• _Task to carry out_
Pictures aside, write out every record exactly as it appears.

Page-level text extractions:
• • • •

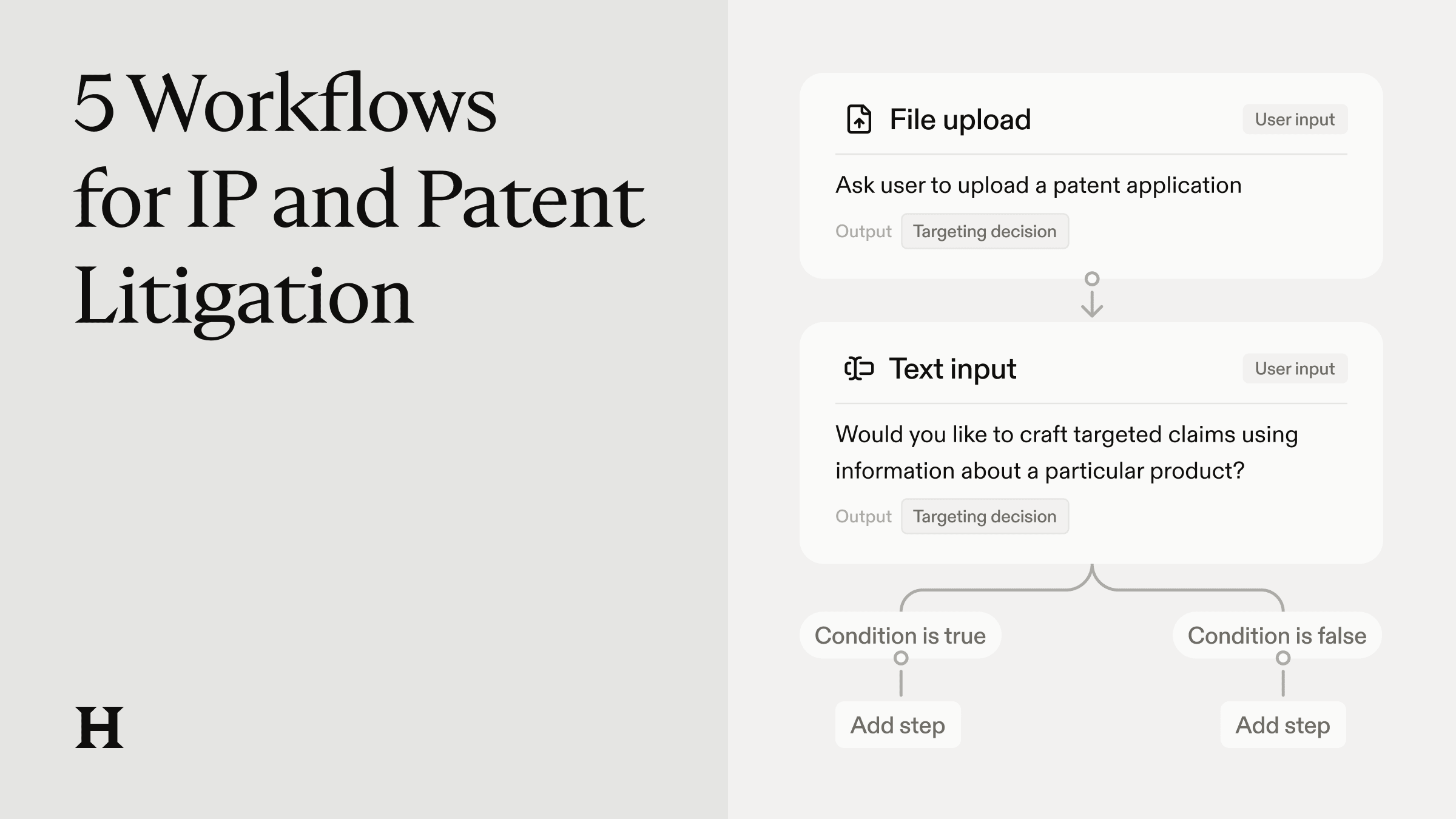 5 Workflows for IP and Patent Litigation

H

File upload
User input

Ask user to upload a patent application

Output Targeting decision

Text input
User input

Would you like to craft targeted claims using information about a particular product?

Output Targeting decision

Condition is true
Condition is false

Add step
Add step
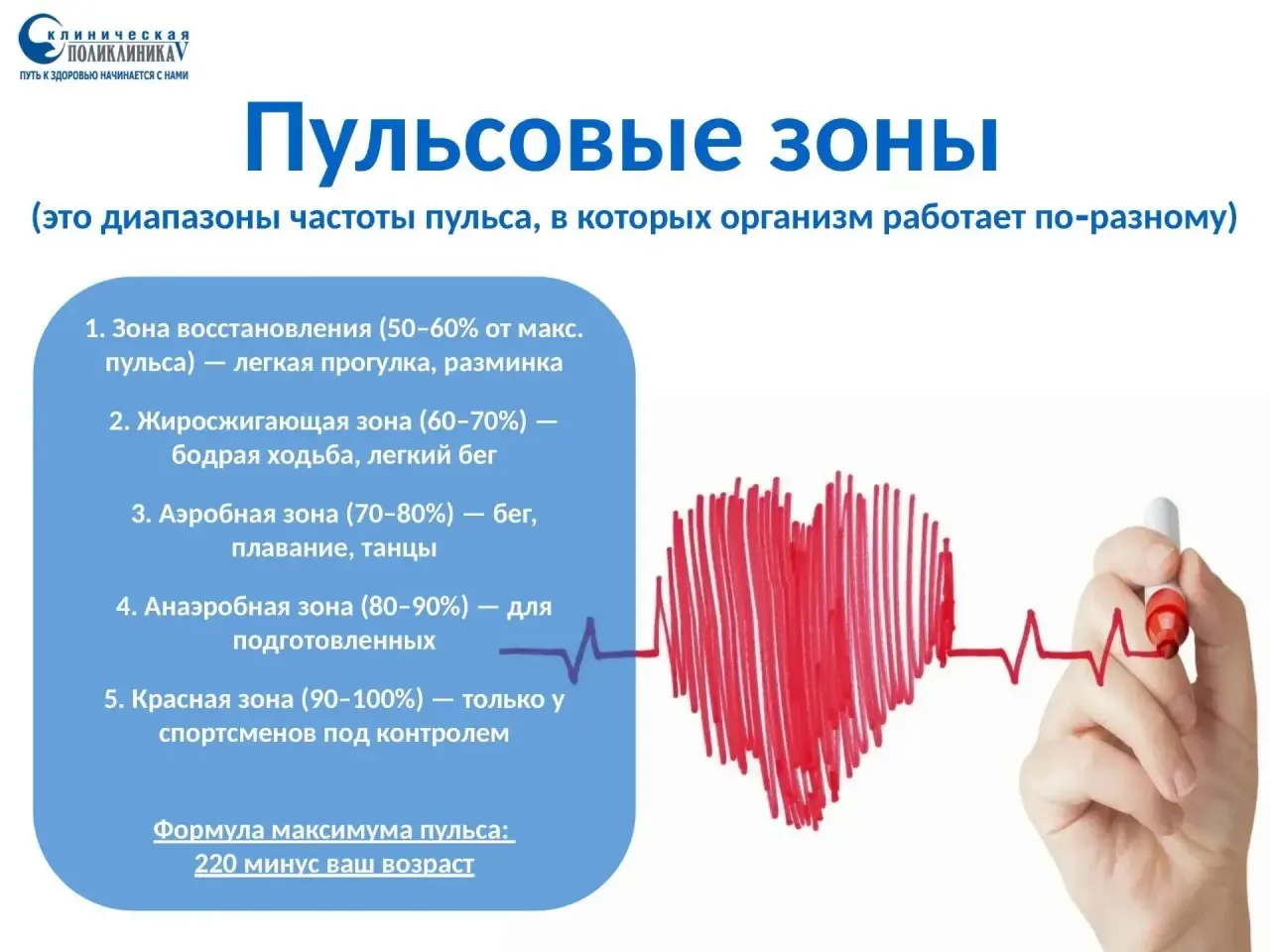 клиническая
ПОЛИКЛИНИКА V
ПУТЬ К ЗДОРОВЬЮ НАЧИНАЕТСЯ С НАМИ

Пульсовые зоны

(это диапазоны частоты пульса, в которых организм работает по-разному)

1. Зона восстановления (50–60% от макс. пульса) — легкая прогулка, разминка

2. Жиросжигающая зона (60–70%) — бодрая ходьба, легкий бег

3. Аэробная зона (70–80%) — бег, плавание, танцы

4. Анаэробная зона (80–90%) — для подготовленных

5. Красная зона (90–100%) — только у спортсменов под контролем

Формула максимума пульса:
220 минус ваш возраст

• • • •

• _Task response_
 5 Workflows for IP and Patent Litigation

H

File upload
User input

Ask user to upload a patent application

Output Targeting decision

Text input
User input

Would you like to craft targeted claims using information about a particular product?

Output Targeting decision

Condition is true
Condition is false

Add step
Add step
 клиническая
ПОЛИКЛИНИКА V
ПУТЬ К ЗДОРОВЬЮ НАЧИНАЕТСЯ С НАМИ

Пульсовые зоны

(это диапазоны частоты пульса, в которых организм работает по-разному)

1. Зона восстановления (50–60% от макс. пульса) — легкая прогулка, разминка

2. Жиросжигающая зона (60–70%) — бодрая ходьба, легкий бег

3. Аэробная зона (70–80%) — бег, плавание, танцы

4. Анаэробная зона (80–90%) — для подготовленных

5. Красная зона (90–100%) — только у спортсменов под контролем

Формула максимума пульса:
220 минус ваш возраст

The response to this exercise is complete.